#### EXERCISE DESCRIPTION
If a line below contains the string "sequence", return that line.

#### PROVIDED RECORDS
Start of Block
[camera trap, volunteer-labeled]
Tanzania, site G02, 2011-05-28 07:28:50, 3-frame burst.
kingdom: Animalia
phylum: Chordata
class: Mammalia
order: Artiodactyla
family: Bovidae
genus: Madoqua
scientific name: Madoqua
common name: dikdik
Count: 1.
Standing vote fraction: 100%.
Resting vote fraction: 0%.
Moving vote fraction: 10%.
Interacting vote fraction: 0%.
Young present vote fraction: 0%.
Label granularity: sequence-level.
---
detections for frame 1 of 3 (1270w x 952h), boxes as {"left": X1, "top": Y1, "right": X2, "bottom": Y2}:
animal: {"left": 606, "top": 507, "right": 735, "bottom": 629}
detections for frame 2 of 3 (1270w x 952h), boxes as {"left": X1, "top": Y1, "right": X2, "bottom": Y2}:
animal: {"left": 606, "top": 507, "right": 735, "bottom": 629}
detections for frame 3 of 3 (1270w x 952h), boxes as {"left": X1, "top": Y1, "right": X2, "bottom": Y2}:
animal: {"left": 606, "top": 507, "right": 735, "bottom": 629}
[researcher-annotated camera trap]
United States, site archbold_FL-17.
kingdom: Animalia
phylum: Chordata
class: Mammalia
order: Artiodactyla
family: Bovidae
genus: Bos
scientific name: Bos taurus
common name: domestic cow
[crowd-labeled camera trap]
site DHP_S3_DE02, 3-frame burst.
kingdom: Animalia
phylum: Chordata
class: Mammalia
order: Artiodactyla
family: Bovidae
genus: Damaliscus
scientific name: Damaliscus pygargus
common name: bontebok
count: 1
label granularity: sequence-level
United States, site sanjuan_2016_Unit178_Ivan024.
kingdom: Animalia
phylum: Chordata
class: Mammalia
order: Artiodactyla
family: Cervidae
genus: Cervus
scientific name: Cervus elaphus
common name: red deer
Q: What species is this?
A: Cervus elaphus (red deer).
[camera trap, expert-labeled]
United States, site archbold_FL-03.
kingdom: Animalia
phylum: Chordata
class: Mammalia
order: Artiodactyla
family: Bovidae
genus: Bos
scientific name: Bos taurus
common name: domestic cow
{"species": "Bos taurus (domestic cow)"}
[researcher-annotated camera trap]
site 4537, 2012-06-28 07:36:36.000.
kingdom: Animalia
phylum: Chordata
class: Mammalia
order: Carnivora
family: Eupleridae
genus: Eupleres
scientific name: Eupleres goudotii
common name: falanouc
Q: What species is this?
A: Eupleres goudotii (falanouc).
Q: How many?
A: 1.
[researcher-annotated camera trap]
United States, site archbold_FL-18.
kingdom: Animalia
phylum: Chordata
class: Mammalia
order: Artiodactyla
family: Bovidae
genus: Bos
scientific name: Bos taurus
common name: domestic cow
End of Block
#### OUTPUT BELOW
Label granularity: sequence-level.
label granularity: sequence-level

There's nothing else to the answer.